The new demo, however, focuses on Unreal Engine 5’s role in next gen consoles. The video involves a demo that’s running live on Playstation 5 hardware. Video game companies can sometimes make demos more impressive than actual gameplay by pre-rendering them rather than rendering them in real time. That’s not the case here, however.
Even compared to current generation console games, which already look rather excellent, the new Unreal Engine 5 footage looks striking. The new Lumen technology allows for dynamic mobile illumination, which means that light will bounce off of surfaces in the game environment to create a realistic effect that creators won’t have to rigidly code or map on the first place. So, if you shine a flashlight into a dark cave, the light will bounce around off the floor and walls, just like it would in real life. In one scene, a group of bugs reacts in real-time with the beam from a flashlight. It’s impressive.
Another new feature called Nanite allows creators to import digital models more easily into game environments. It allows creators to use high-quality models typically meant for moviemakers who don’t have to render in-game objects in real time like video games do.
Creators typically make digital objects in design programs such as ZBrush in high-quality. Games, however, typically must reduce the overall quality so the hardware can actually process them during play. Different quality versions of the same model serve different purposes. When you’re far away from a statue, the game can serve up a very low-res version of it. As you get closer, increasingly high quality models will show up.
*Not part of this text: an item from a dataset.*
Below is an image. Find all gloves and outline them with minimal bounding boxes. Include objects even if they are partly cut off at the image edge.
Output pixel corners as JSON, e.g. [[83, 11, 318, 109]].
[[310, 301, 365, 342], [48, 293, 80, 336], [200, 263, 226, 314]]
The new Unreal Engine 5 can take the original file and then dynamically render it without requiring these different versions.
The demo shows a scene made up of more than a billion triangles in each frame, compressed down to 20 million triangles, some of which are only the size of a single pixel. More triangles translate into more scene detail, at least in this case.
While Unreal chose the PS5 for the demo, the engine will be fully compatible with the new Xbox Series X as well. Despite pandemic-related delays and upsets in the supply chain, we’re still expecting both consoles to debut some time in 2020. Then, we’ll be knee-deep in awesome in-game flashlight tech.